Tiki culture first came into American consciousness in the 1930s, when Texas-born Ernest Raymond Beaumont-Gantt, who had journeyed throughout the South Pacific, opened Don the Beachcomber restaurant in Hollywood. The Polynesian-themed restaurant offered Cantonese cuisine and exotic rum concoctions in a tropical ambiance of blazing torches, leis and brightly colored fabrics. Following the standard set by the Beachcomber, Trader Vic (Victor Bergeron) established his first Polynesian style restaurant in Oakland, which was to become a chain of restaurant worldwide. The popularity of Trader Vic restaurants peaked in the 50s and 60s, riding on the wave of the Tiki craze at the time, but the popularity of the restaurant chain eventually waned when Tiki lost its appeal to newer generations. In recent years, resurgent interest on Tiki culture also sparked interest on Tiki-themed restaurants and bars, as more young people come to appreciate the strong drinks and unique atmosphere of these places.

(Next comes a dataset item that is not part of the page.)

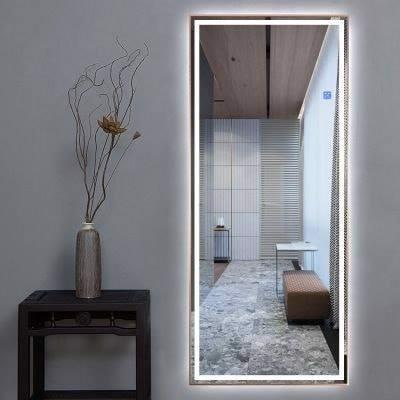 Gương treo tường đứng hình chữ nhật 600x1800 dầy 5mm tráng bạc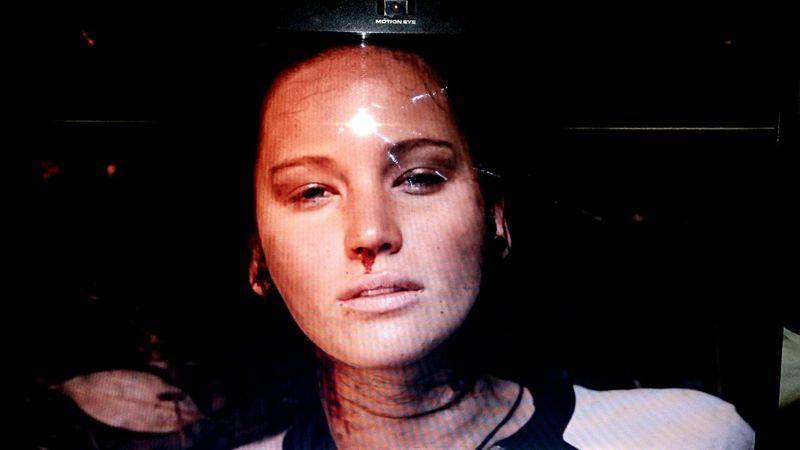Katniss Mylove Revolutionbegins Friends Love Iloveyou Popular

Another catalyst in the introduction and the eventual widespread acceptance of Tiki are the stories and souvenirs brought home by servicemen who fought in the Pacific during World Ward II. The fantastic stories about the exotic and magnificent islands inspired James Michener to write his book Tales of the South Pacific which won a Pulitzer Prize in 1948. A year later, the book was used as basis for the award-winning South Pacific musical by Rodgers and Hammerstein, which won a Pulitzer Prize and swept the Tony Awards. The musical in turn was the basis for the movie adaptation released in 1958.

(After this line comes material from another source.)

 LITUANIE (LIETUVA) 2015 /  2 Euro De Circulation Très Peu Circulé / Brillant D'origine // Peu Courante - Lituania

Hawaiian statehood in 1959 brought about the golden era of Tiki popularity in the US. Americans love the exotic culture from the faraway islands that was romanticized in restaurants, bars, music, Broadway and Hollywood. Polynesian inspired design began to permeate many facets of American life, from home decorations to landscapes to architecture.

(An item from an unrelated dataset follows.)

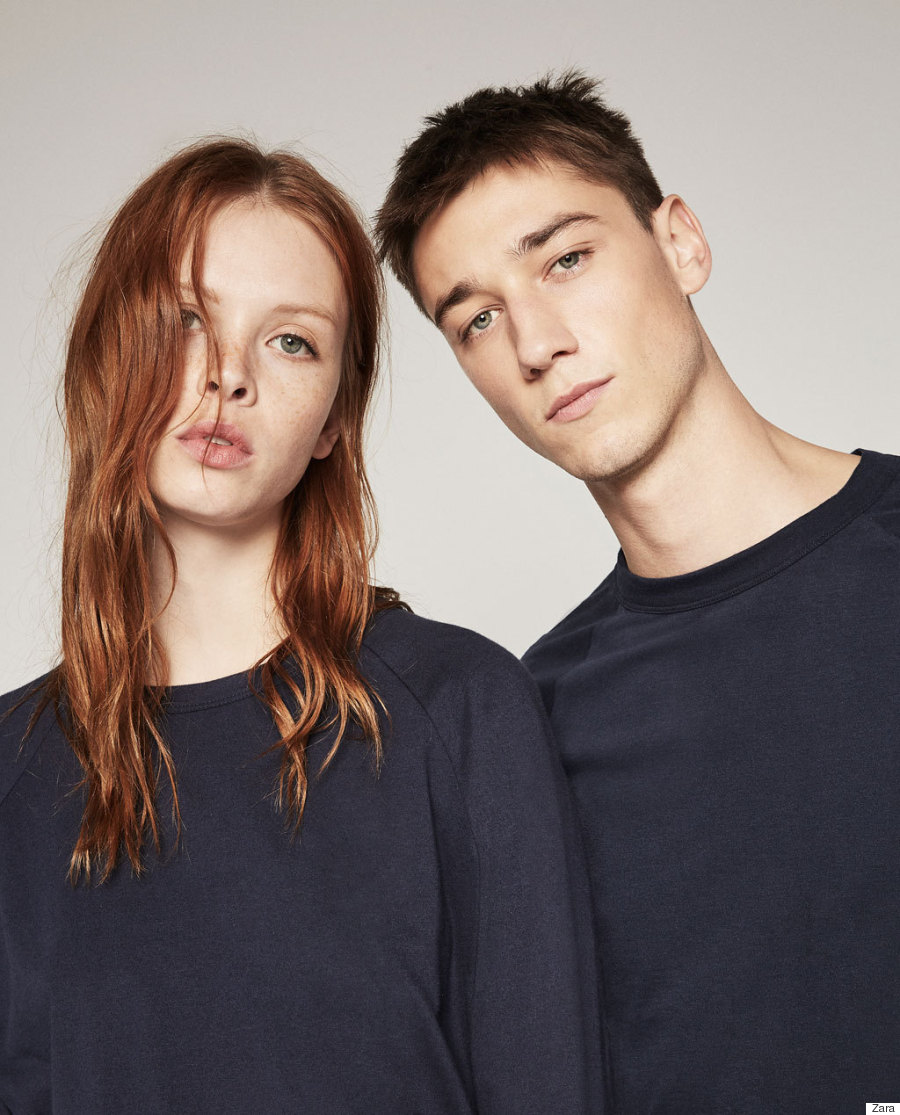 zara ungendered
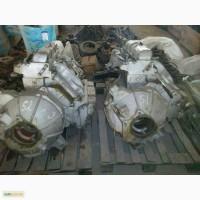 Двигатель Мотор Зил-130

Now, having said all that, the question that comes to mind is: what exactly is Tiki culture? Are these just the mind-boggling drinks and exotic food? Tropical ambience brought by richly colored tapestries? The striking statues, masks and other collectibles that are just too irresistible for their camp value?
One definition of culture is that it consists of customary beliefs, social forms, and material traits of a social group that are transmitted from generation to generation. In short, it is the way of life of people in a given area that is uniquely their own. Thus, Polynesian culture from which Tiki is derived consists of the cultures of the South Pacific islands taken as a whole (though each island may have its own customs and beliefs that is quite different to the next island). Tiki culture, then, is an amalgam of the things that Westerners came to appreciate about the South Pacific islands: the friendly people, fascinating traditions and practices, lively music, imaginative artworks, practical architectural forms, exciting trinkets that are not only decorative but functional as well.
Unfortunately, it is not possible for Americans to transform their communities and homes into a tropical paradise symbolized by the Tiki culture. Thus, they settled for the next best thing- making Tiki artifacts part of their environment to somehow give them a feel of paradise. It is for this reason that Tiki statues are in high demand: a small statue as a table centerpiece or a rather large one in the garden are not only great conversation pieces, but also transform rather drudge settings into something with more warmth and life.